The market at large, took two distinct approaches to address this problem: building more tools and building out managed services.
The first involved creating yet another tool—designed to pull the information from all of these other disparate tools and work with them in a single console. And just like that, a new security point-product sprung up to solve the tool-set problem, which has subsequently morphed into what we know as Security Information and Event Management, or SIEM. This was a viable solution for companies that had the security maturity and staffing to solve the problem of individual tool complexity, but all it really accomplishes is to put all the problems in one place versus having to search across multiple tools. Did it really help drive better security outcomes?
This brings us to the second solution: outsource it! Numerous national, regional and local managed security service providers (MSSPs) sprung up to offload this particular challenge from the customers. Of course, this didn’t really address the problem either—it just shifted the burden of responsibility and moved the cost from a head-count expense to a recurring OpEx (operational expense) charge. This was a fine way to make the problem go away, and was a convenient option for many organizations, but it didn’t really fix any of the fundamental problems that created this mess in the first place.
We spend a lot of time with the analyst community and one of the things that we constantly grapple with is getting shoehorned into being categorized as a pure services company or a pure tools company. Pockets of that community are starting to look at the Managed Detection and Response (MDR) space and acknowledging that there is a different approach, but by and large, the majority of the assessments are either services-focused or tools-focused.
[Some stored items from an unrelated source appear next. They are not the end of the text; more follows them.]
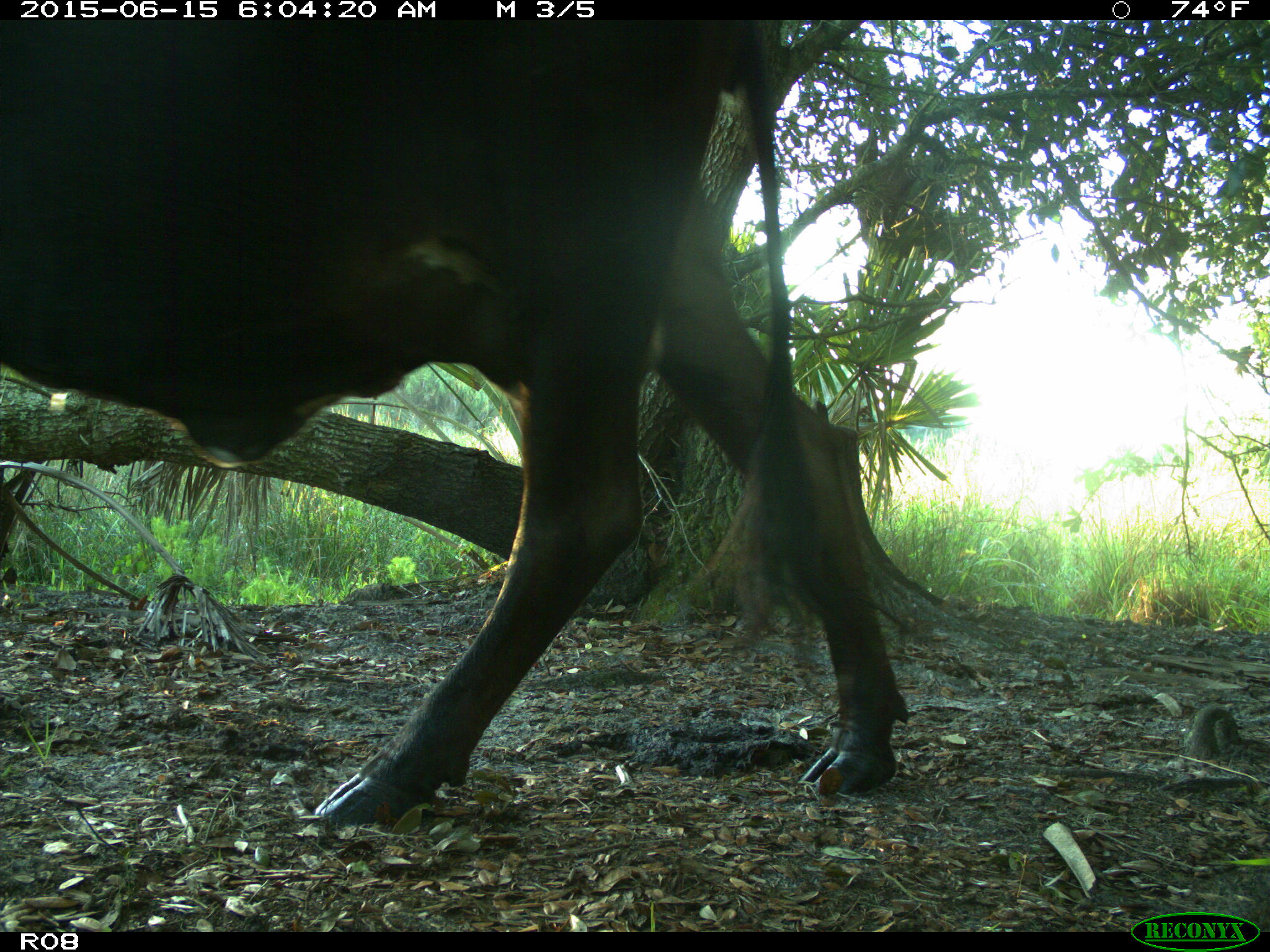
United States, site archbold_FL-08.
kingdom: Animalia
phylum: Chordata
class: Mammalia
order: Artiodactyla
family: Bovidae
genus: Bos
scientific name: Bos taurus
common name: domestic cow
Consider these two situations that have come up in recent analyst evaluations:
- The measurement criteria for a tools company is the “ease of software installation by the customer without the assistance of additional services.” How do you measure a vendor who delivers this as a service and always performs the installation as part of their onboarding? We have trained experts that have been doing this for over a decade. What looks complex for an end-customer to deploy themselves has been streamlined and improved by dedicated professionals over many years.
- The measurement criteria for a pure-services company is, “How far-reaching/broad is your capability across the entire security landscape?” We never claim to be able to address the entire security landscape. We’ve specialized to solve a defined set of issues to address the biggest pain points that our customers are experiencing. Part of the reason we are so successful at addressing the problem at hand is that we have curated the breadth of what we want to solve.
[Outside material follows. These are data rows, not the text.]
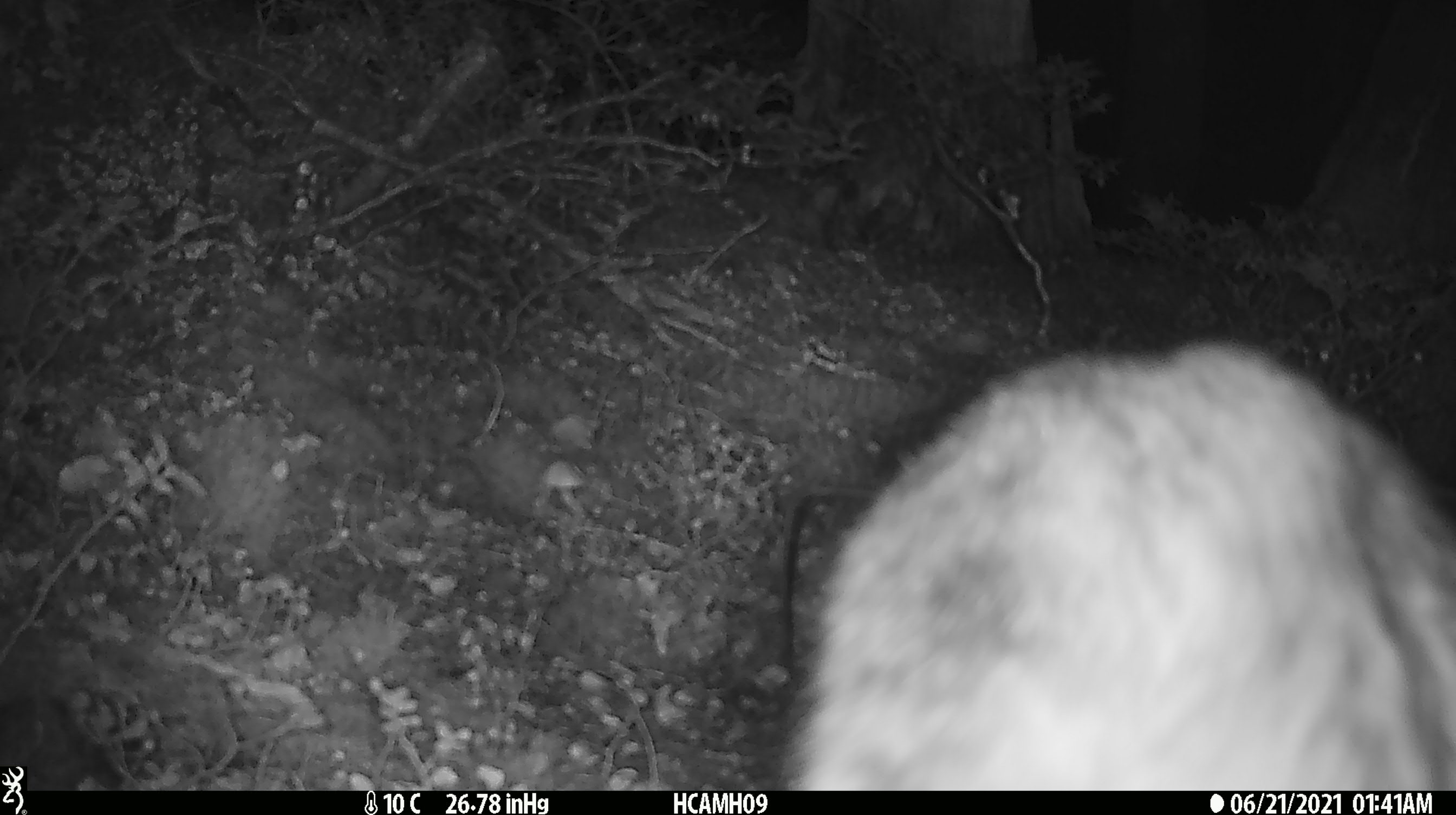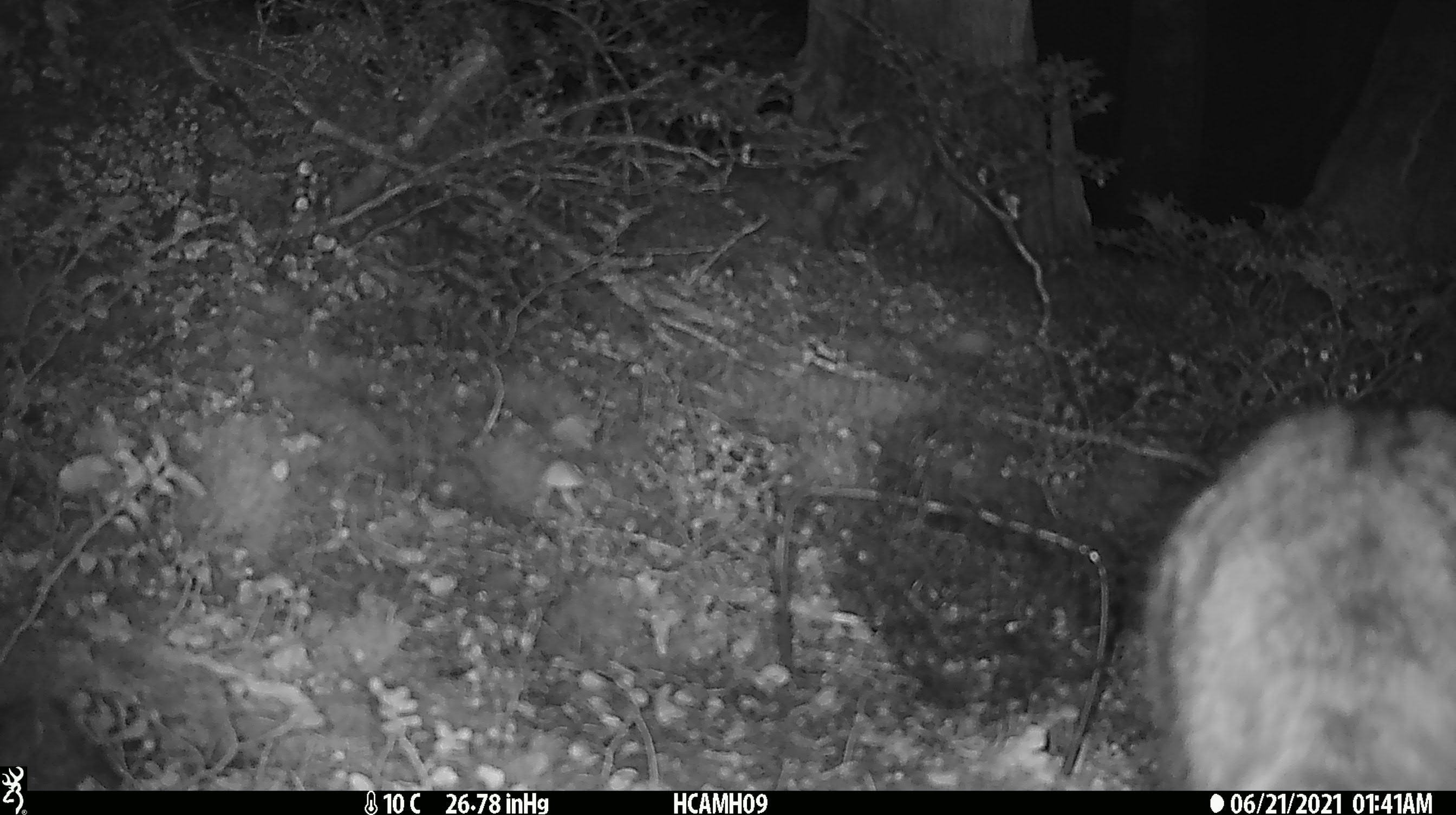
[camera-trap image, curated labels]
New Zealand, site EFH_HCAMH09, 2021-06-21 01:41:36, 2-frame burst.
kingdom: Animalia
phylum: Chordata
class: Mammalia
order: Diprotodontia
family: Phalangeridae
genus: Trichosurus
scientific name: Trichosurus vulpecula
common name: common brushtail possum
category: possum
Alert Logic took a radically different approach. We looked at what information would be needed to drive a better security outcome and built an integrated platform to collect and analyze that information. But we didn’t stop there—we married it with managed services and provide the security experts to help drive the right outcomes to for customers.
We took things that these single-focus companies do, like IT asset discovery, log aggregation, EDR (endpoint detection and response), vulnerability scanning, network traffic analysis and web application security and built a platform to collect all that data. Then we merged all that security and log data with threat research, applied technologies like machine learning, anomaly detection and behavioral analytics to identify what really needed to get addressed. Then, we take all of these insights identified by our team and escalate the most important incidents to a customer’s security organization to remedy. We’re singularly focused on driving to better outcomes.
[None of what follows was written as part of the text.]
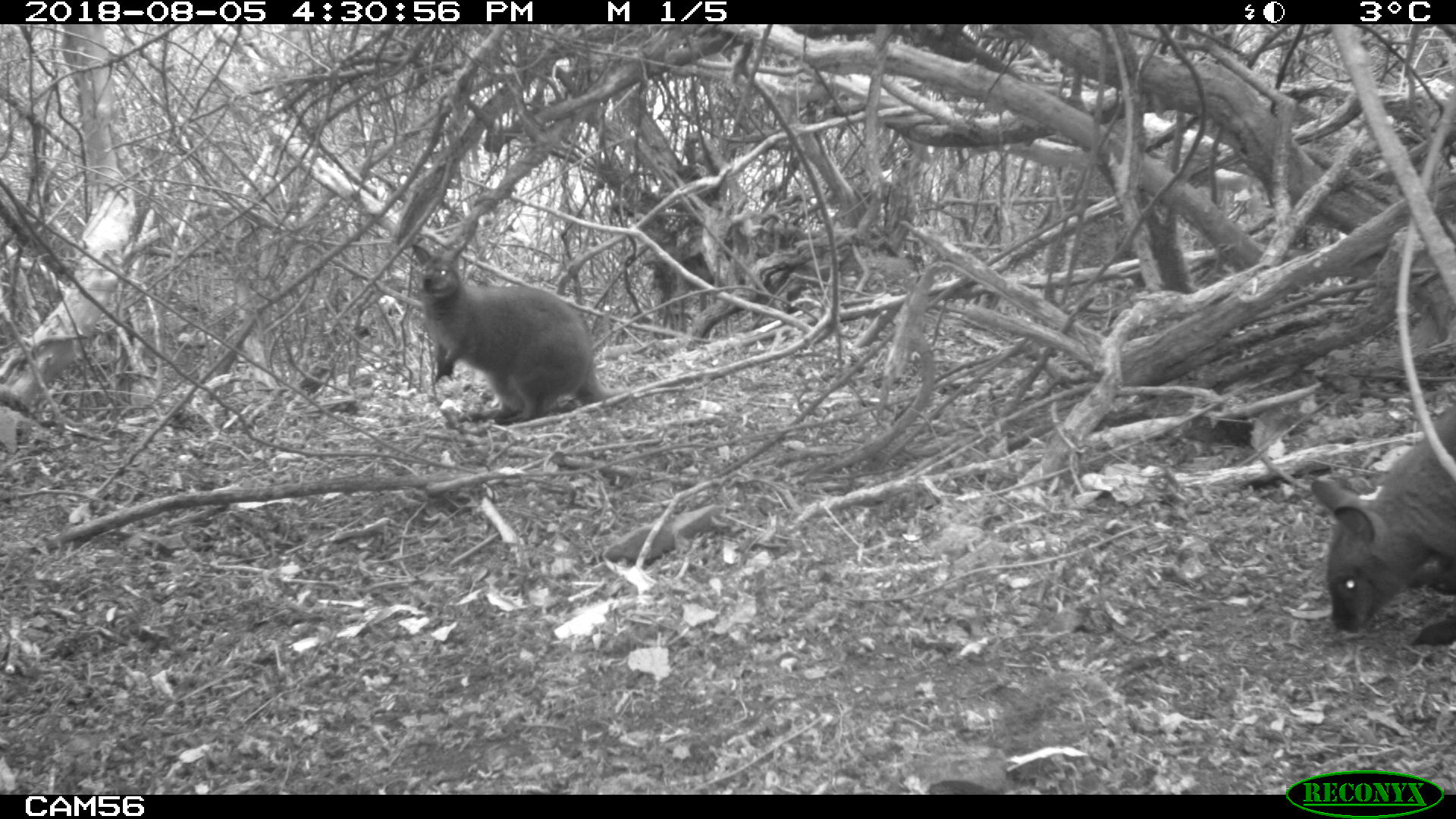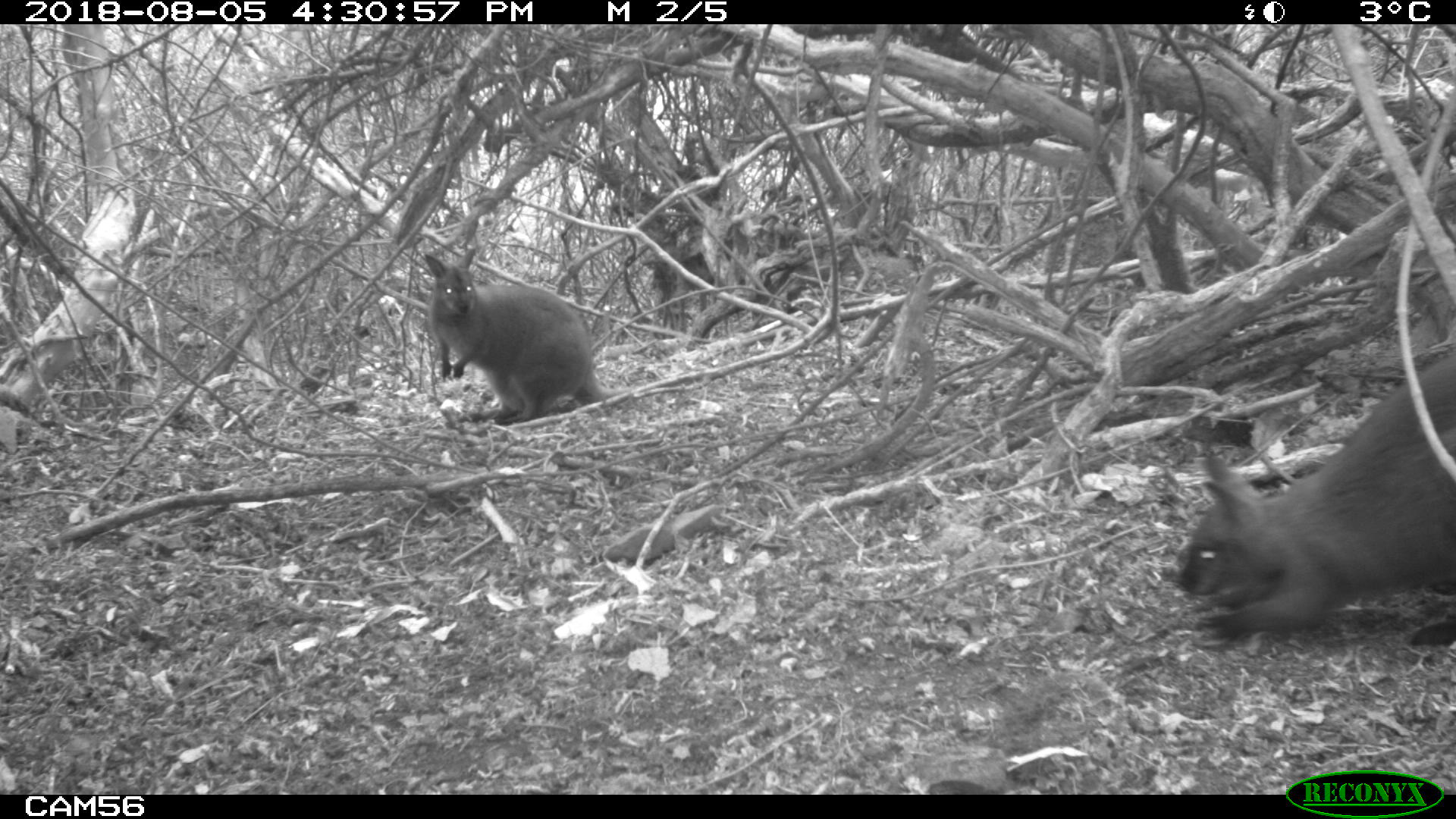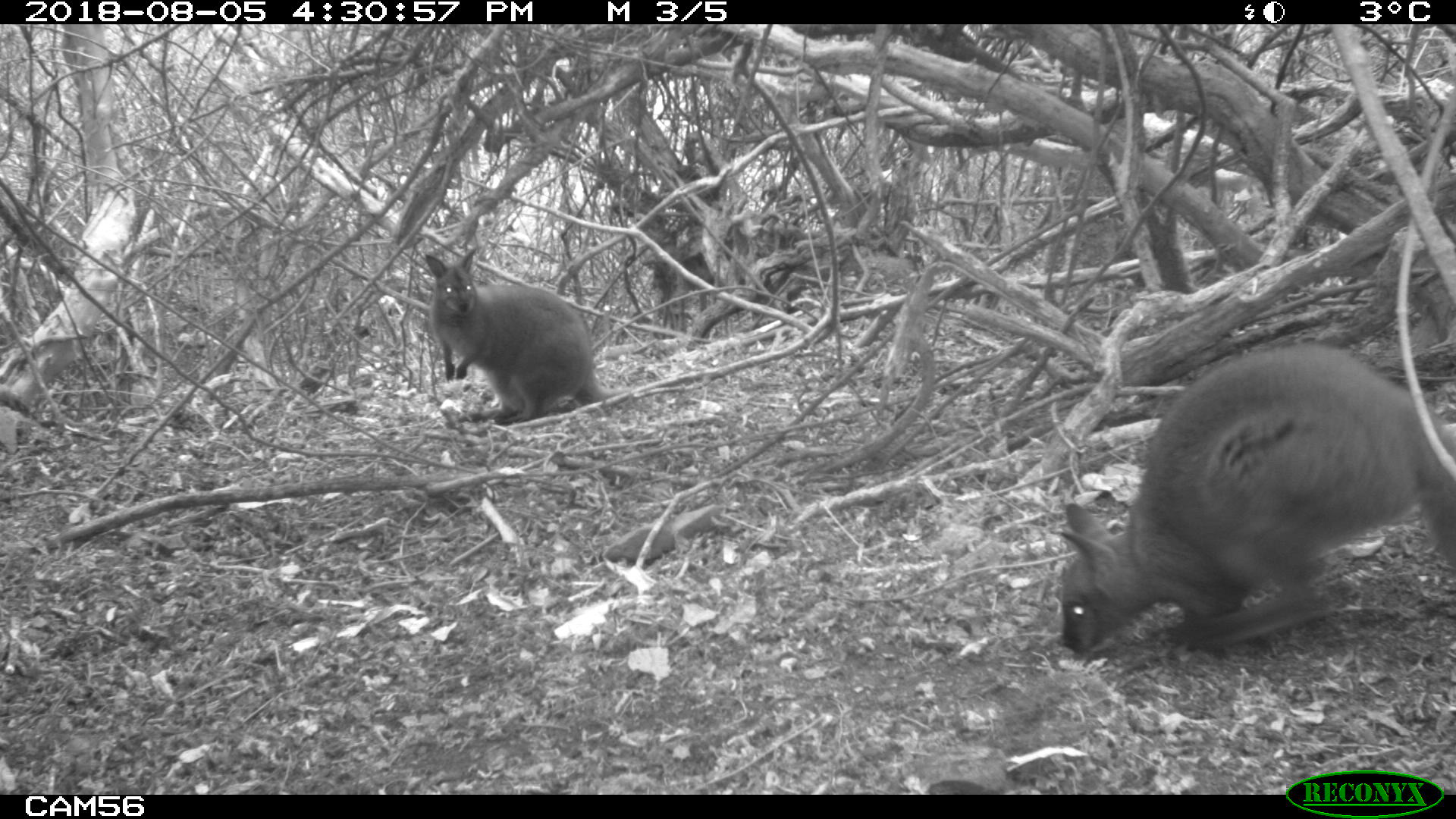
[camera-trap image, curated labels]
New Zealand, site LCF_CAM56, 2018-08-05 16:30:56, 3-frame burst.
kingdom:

What’s the common thread here? It’s that tools are not enough, and services are not enough, and in many cases, too much of each just make the problem worse. To drive to the best possible outcome, you need people working side-by-side with a purpose-built platform at every step of the way. That’s the missing piece.
Our approach—which we believe puts the focus on our customers’ security outcomes—merges those two distinct categories, and in the process, firmly breaks the swim lane mentality. We’ve never wavered in what we feel is important—it’s to deliver peace of mind for our customers. The best way we know how to do that is to embrace the fact that tools are not enough.